> Source passage:
This House Uses Its Ceiling Like a Tree

Arbour House is not organized by walls. It is organized by a wooden canopy.

Overlooking Cadboro Bay, the house could have depended only on its coastal view. But its strongest idea happens inside: a suspended wooden arbour, like an interior pergola, filters daylight, connects the rooms, and turns the ceiling into a small internal landscape.

Made of wooden slats and placed below operable skylights, this canopy breaks the light into shadows that move across the floor, walls, furniture, and living spaces throughout the day.

The house was designed for a retired couple who wanted a home for permanence: comfortable, accessible on one main level, and still generous enough to receive family and friends.

The sloping site allows the main life of the house to happen on the upper level, with the garage and guest suite tucked into the terrain. A concrete terrace, pool, courtyard, large glass openings, and views toward the bay create a sequence between interior, garden, water, and landscape.

But the real strength of Arbour House is not just the view.

> About this exercise: From the passage on Arbour House, list everything the shadows cast by the wooden canopy are said to move across.

> Data segment:

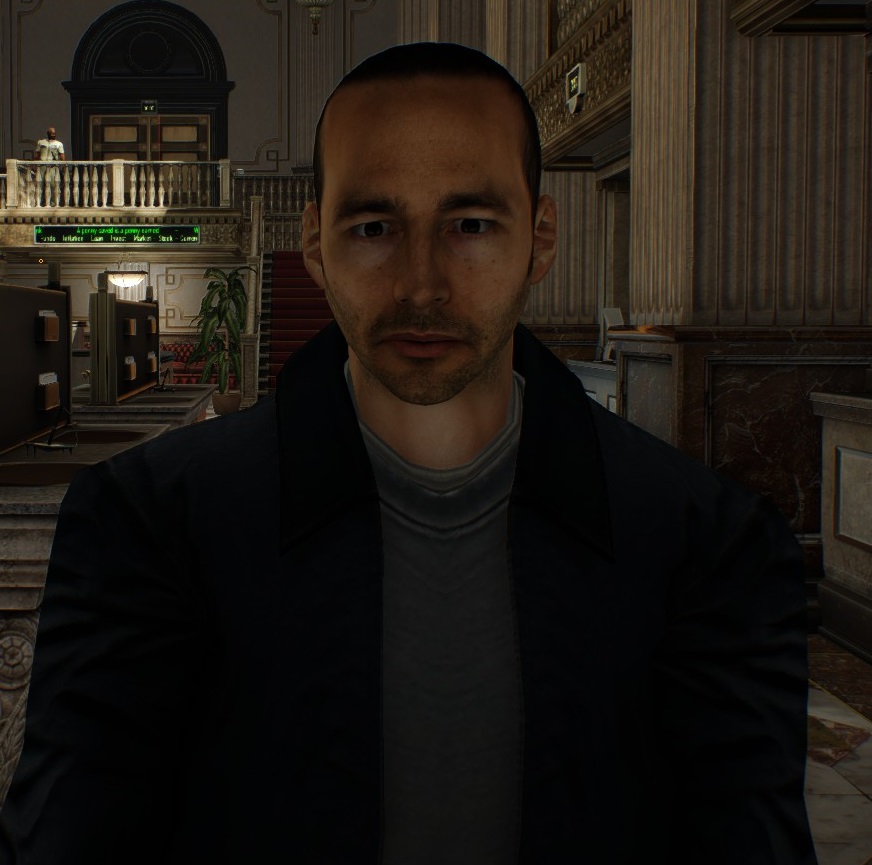 Баблхэд Боб PAYDAY Wiki FANDOM powered by Wikia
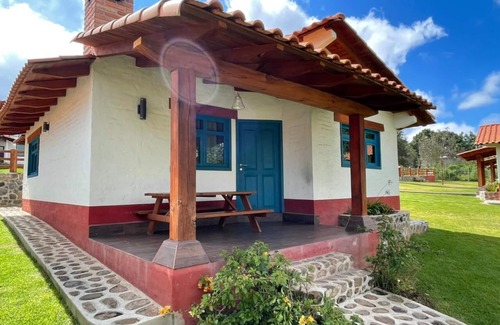 Mazamitla Cabine | Mazzatl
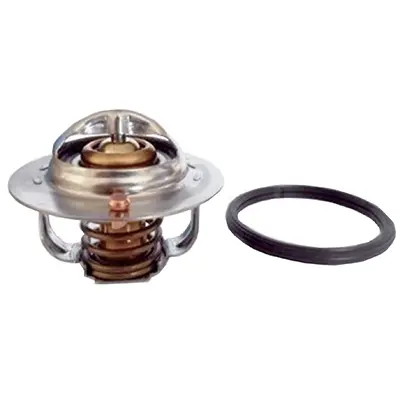 термостат, охладителна течност FISPA               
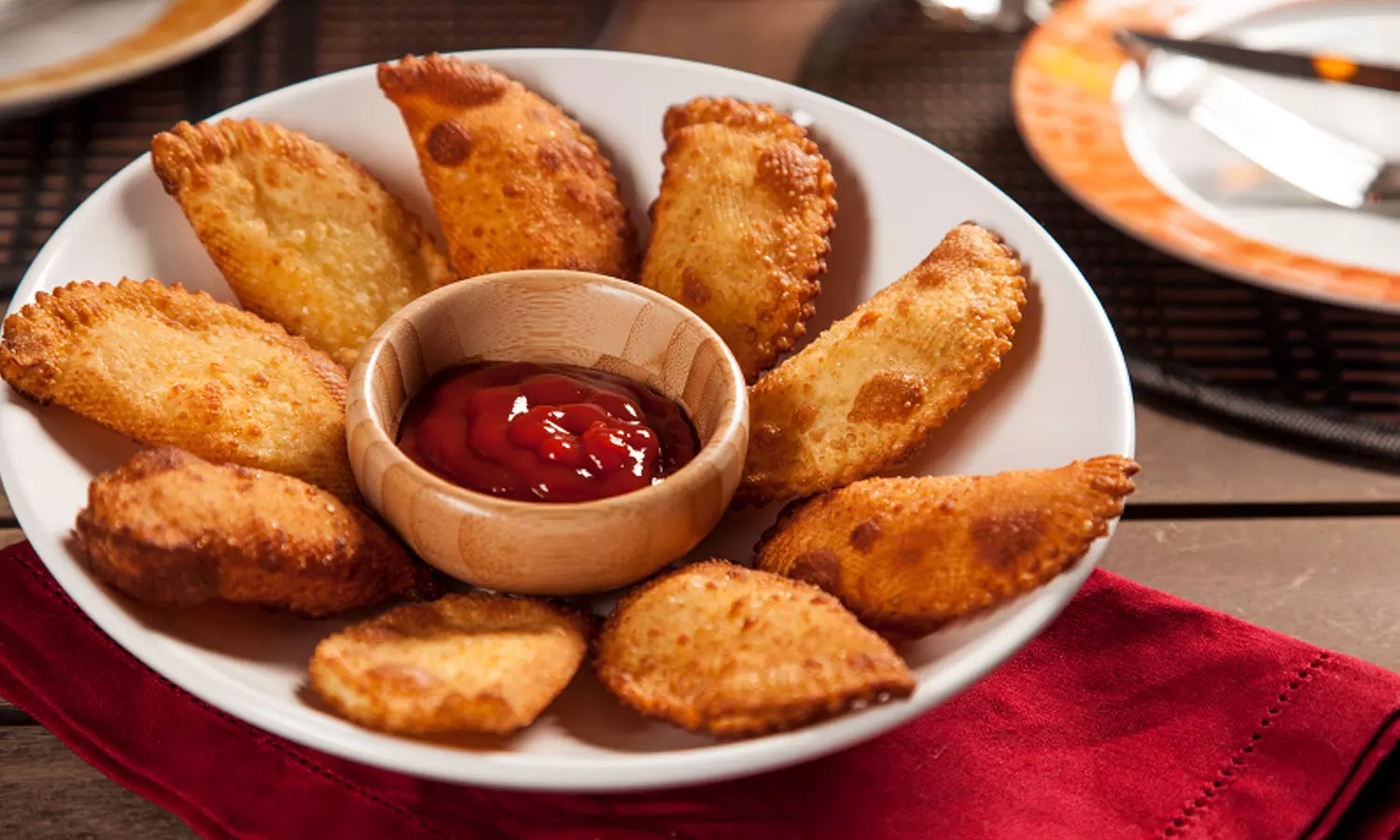 30% Cash Back at I Love Paraguay Restaurant - Primary Image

> Response area: The floor, walls, furniture, and living spaces.